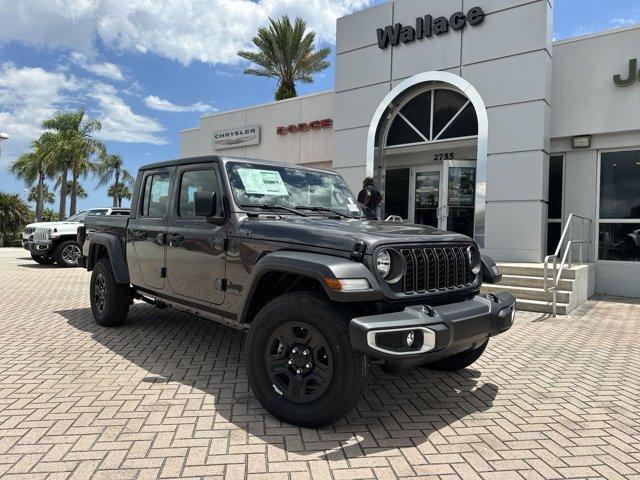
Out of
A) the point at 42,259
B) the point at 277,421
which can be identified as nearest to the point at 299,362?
the point at 277,421

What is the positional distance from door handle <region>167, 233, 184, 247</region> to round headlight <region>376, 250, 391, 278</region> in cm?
213

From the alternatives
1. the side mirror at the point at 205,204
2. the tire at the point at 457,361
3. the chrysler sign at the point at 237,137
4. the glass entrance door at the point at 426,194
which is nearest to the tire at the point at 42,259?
the chrysler sign at the point at 237,137

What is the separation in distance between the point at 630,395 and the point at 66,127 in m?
32.2

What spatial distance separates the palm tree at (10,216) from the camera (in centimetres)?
2312

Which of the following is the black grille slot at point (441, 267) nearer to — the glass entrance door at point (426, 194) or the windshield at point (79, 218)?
the glass entrance door at point (426, 194)

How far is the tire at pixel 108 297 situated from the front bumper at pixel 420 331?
153 inches

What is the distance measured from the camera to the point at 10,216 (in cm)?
2325

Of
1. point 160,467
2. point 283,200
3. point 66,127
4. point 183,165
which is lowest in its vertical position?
point 160,467

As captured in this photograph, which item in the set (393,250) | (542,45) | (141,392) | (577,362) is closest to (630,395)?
(577,362)

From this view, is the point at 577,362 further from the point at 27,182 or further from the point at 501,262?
the point at 27,182

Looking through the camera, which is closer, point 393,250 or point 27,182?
point 393,250

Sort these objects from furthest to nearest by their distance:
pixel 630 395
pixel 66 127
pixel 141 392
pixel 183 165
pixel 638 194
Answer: pixel 66 127, pixel 638 194, pixel 183 165, pixel 630 395, pixel 141 392

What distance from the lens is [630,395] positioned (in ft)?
13.4

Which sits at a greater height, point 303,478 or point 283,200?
point 283,200
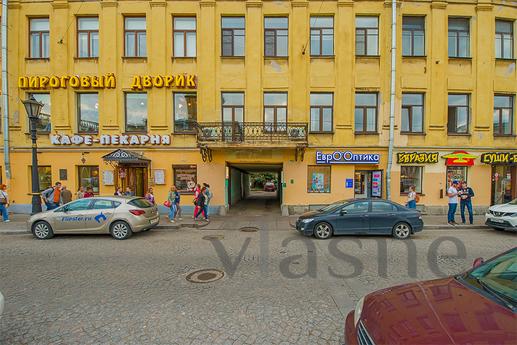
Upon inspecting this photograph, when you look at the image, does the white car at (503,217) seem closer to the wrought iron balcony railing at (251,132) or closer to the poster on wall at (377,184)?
the poster on wall at (377,184)

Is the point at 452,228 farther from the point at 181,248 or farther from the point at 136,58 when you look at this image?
the point at 136,58

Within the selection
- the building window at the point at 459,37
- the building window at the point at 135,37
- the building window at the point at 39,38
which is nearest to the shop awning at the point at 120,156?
the building window at the point at 135,37

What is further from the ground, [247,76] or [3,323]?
[247,76]

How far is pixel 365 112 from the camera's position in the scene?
14203 millimetres

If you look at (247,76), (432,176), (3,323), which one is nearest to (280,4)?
(247,76)

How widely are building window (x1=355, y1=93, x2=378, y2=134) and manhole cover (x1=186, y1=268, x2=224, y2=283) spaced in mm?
11555

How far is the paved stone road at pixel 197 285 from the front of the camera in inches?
138

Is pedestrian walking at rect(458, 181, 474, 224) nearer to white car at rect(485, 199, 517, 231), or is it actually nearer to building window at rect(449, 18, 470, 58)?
white car at rect(485, 199, 517, 231)

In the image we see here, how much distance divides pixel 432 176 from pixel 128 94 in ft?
56.1

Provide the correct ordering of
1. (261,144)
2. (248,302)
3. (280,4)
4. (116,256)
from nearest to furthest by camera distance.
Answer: (248,302) → (116,256) → (261,144) → (280,4)

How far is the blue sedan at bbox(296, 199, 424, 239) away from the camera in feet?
28.8

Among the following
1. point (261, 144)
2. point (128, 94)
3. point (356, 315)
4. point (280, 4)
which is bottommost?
point (356, 315)

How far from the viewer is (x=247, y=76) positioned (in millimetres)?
13914

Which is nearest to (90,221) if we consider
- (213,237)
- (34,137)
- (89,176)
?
(213,237)
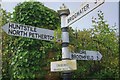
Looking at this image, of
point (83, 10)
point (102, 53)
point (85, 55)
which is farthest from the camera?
point (102, 53)

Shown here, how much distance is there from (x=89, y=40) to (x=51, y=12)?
3.36 feet

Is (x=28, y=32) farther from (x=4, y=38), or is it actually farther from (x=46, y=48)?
(x=4, y=38)

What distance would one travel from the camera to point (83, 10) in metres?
3.71

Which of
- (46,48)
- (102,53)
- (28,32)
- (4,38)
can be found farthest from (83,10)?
(4,38)

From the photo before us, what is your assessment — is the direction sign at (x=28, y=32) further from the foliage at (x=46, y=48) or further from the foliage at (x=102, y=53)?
the foliage at (x=102, y=53)

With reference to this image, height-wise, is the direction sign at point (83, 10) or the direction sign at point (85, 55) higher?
the direction sign at point (83, 10)

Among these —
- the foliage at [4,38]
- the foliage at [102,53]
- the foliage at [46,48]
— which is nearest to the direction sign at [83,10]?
the foliage at [46,48]

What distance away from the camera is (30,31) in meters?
4.09

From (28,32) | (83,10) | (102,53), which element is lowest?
(102,53)

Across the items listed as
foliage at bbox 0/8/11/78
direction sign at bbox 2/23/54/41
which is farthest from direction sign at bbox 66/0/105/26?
foliage at bbox 0/8/11/78

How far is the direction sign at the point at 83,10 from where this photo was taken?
3.54 m

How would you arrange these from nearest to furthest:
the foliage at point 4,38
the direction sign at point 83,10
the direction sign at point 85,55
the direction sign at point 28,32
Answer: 1. the direction sign at point 83,10
2. the direction sign at point 28,32
3. the direction sign at point 85,55
4. the foliage at point 4,38

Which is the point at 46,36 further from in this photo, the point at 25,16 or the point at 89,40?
the point at 89,40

• Exercise details
The records above must be echoed exactly, minus their pictures.

• Answer to this exercise
Out of
A) the point at 42,259
B) the point at 277,421
which can be identified as nearest to the point at 299,362?
the point at 277,421

What is the positional distance from door handle <region>167, 233, 184, 247</region> to round headlight <region>376, 250, 391, 278</region> in cm?
213

From the alternatives
1. the side mirror at the point at 205,204
2. the tire at the point at 457,361
3. the chrysler sign at the point at 237,137
4. the glass entrance door at the point at 426,194
which is nearest to the tire at the point at 42,259?
the chrysler sign at the point at 237,137

What is the separation in distance between the point at 630,395 and the point at 66,127 in m?
32.2

What spatial distance separates the palm tree at (10,216) from the camera (in centimetres)?
2312

Which of the following is the black grille slot at point (441, 267) nearer to — the glass entrance door at point (426, 194) or the windshield at point (79, 218)?
the glass entrance door at point (426, 194)

How far is the tire at pixel 108 297 situated from the front bumper at pixel 420 331?
153 inches

What is the distance measured from the camera to the point at 10,216 (in cm)?
2325

Of
1. point 160,467
2. point 283,200
3. point 66,127
4. point 183,165
which is lowest in its vertical position?
point 160,467

As captured in this photograph, which item in the set (393,250) | (542,45) | (141,392) | (577,362) is closest to (630,395)?
(577,362)

From this view, is the point at 577,362 further from the point at 27,182 or further from the point at 501,262?
the point at 27,182

Looking through the camera, which is closer, point 393,250 or point 27,182?
point 393,250

Sort these objects from furthest to nearest by their distance:
pixel 630 395
pixel 66 127
pixel 141 392
pixel 183 165
pixel 638 194
Answer: pixel 66 127, pixel 638 194, pixel 183 165, pixel 630 395, pixel 141 392

What distance from the lens is [630,395] positioned (in ft)?
13.4

Which sits at a greater height, point 303,478 or point 283,200?
point 283,200
Upon inspecting this photograph, when you look at the image, does the white car at (503,217) seem closer to the wrought iron balcony railing at (251,132) or closer to the poster on wall at (377,184)?
the poster on wall at (377,184)

Is the point at 452,228 farther from the point at 181,248 or farther from the point at 136,58 when you look at this image?
the point at 136,58

Within the selection
- the building window at the point at 459,37
- the building window at the point at 135,37
- the building window at the point at 39,38
which is nearest to the shop awning at the point at 120,156?
the building window at the point at 135,37

What is further from the ground, [247,76] or [3,323]?
[247,76]

How far is pixel 365 112 from the camera's position in the scene?
14203 millimetres

If you look at (247,76), (432,176), (3,323), which one is nearest to (280,4)?
(247,76)

How widely are building window (x1=355, y1=93, x2=378, y2=134) and manhole cover (x1=186, y1=268, x2=224, y2=283) spaced in mm?
11555

How far is the paved stone road at pixel 197 285 from the front of the camera in inches?
138

Is pedestrian walking at rect(458, 181, 474, 224) nearer to white car at rect(485, 199, 517, 231), or is it actually nearer to building window at rect(449, 18, 470, 58)?
white car at rect(485, 199, 517, 231)

In the image we see here, how much distance divides pixel 432 176 from pixel 128 94 in ft?
56.1

Provide the correct ordering of
1. (261,144)
2. (248,302)
3. (280,4)
4. (116,256)
from nearest to furthest by camera distance.
Answer: (248,302) → (116,256) → (261,144) → (280,4)

How far is the blue sedan at bbox(296, 199, 424, 239) away from the camera in feet?
28.8

Among the following
1. point (261, 144)
2. point (128, 94)
3. point (356, 315)
4. point (280, 4)
which is bottommost?
point (356, 315)

How far from the viewer is (x=247, y=76) positioned (in millimetres)?
13914

Which is nearest to (90,221) if we consider
- (213,237)
- (34,137)
- (89,176)
?
(213,237)
Looking at this image, of
point (83, 10)
point (102, 53)
point (85, 55)
which is farthest from the camera?
point (102, 53)

Shown here, how much distance is there from (x=89, y=40) to (x=51, y=12)?
3.36 feet

Is (x=28, y=32) farther from (x=4, y=38), or is it actually farther from (x=46, y=48)?
(x=4, y=38)

What distance would one travel from the camera to point (83, 10) in metres?
3.71

Which of
- (46,48)
- (102,53)
- (28,32)
- (4,38)
can be found farthest from (83,10)?
(4,38)

From the photo before us, what is your assessment — is the direction sign at (x=28, y=32) further from the foliage at (x=46, y=48) or further from the foliage at (x=102, y=53)?
the foliage at (x=102, y=53)

With reference to this image, height-wise, is the direction sign at point (83, 10) or the direction sign at point (85, 55) higher?
the direction sign at point (83, 10)

Among these —
- the foliage at [4,38]
- the foliage at [102,53]
- the foliage at [46,48]
— which is nearest to the direction sign at [83,10]?
the foliage at [46,48]

What distance away from the camera is (30,31) in meters?
4.09

From (28,32) | (83,10) | (102,53), which element is lowest?
(102,53)

Across the items listed as
foliage at bbox 0/8/11/78
direction sign at bbox 2/23/54/41
which is farthest from direction sign at bbox 66/0/105/26?
foliage at bbox 0/8/11/78

How far is the direction sign at the point at 83,10 from where this photo was taken?
3.54 m

How would you arrange these from nearest to furthest:
the foliage at point 4,38
the direction sign at point 83,10
the direction sign at point 85,55
the direction sign at point 28,32
Answer: 1. the direction sign at point 83,10
2. the direction sign at point 28,32
3. the direction sign at point 85,55
4. the foliage at point 4,38

Which is the point at 46,36 further from in this photo, the point at 25,16 or the point at 89,40?
the point at 89,40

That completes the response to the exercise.